* Text extract:
Part A, contains the highest temperature difference between the environment and the
substance. This is also where conduction happens at the fastest rate, this is due to the
increase in kinetic energy, therefore making the particles vibrate and transfer energy to
neighbouring particles. Radiation also takes place as the particles do not need to necessarily
touch in order to transfer energy.
Part B, is plateau as bonds are being made, therefore there is a constant equilibrium
between the energy lost and energy released. An exothermic reaction is taking place here,
however it is chemically happening and not physically.
Part C, is where the temperature begins to decrease but at a slow rate. This is due to the
fact that the substance is approaching the same temperature as the environment, therefore it
will cool down slower. Condition still takes place, however not as much as in Part A, this is
due to there being less kinetic energy therefore the particles are not vibrating as much.

* Written instruction a: Copy the records from the box labeling dataset below word for word, leaving out the picture.

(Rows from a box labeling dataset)

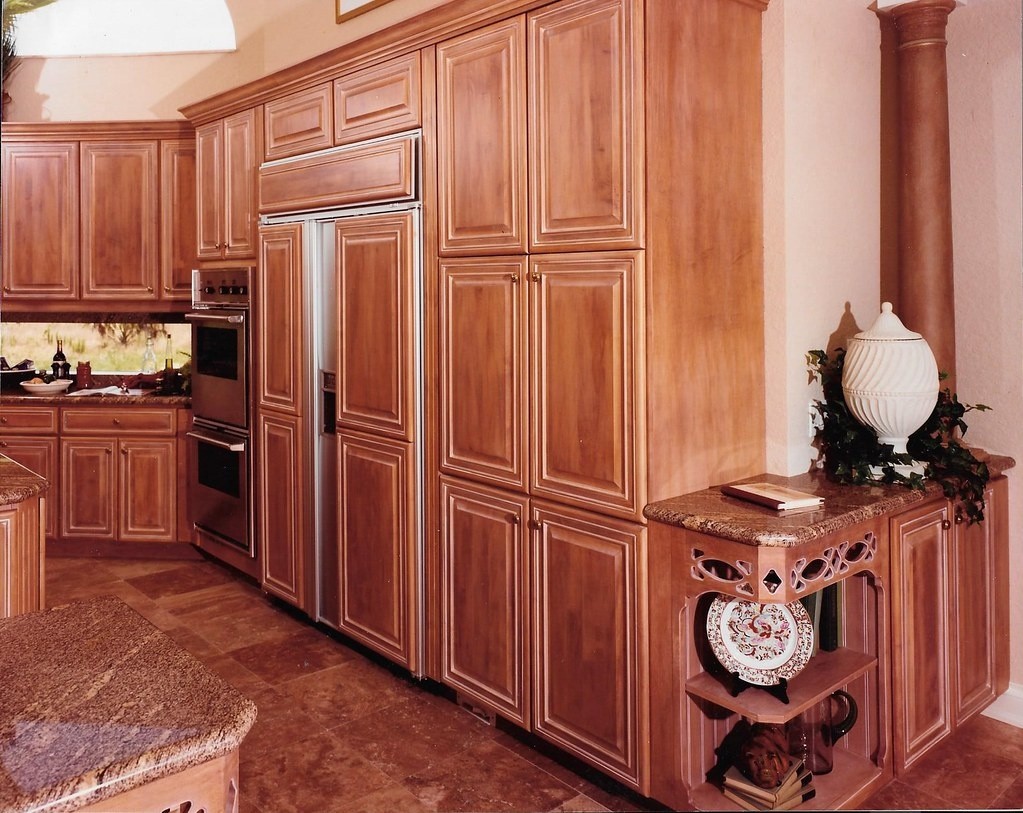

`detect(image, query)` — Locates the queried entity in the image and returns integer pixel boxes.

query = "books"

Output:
[723,755,816,812]
[721,482,825,511]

* Written instruction b: In the cooling-curve passage above, which part is described as having conduction at the fastest rate?

* Task output a:
`detect(image, query)` — Locates the queried entity in the image and returns integer pixel boxes.

query = "books"

Output:
[723,755,816,812]
[721,482,825,511]

* Task output b: Part A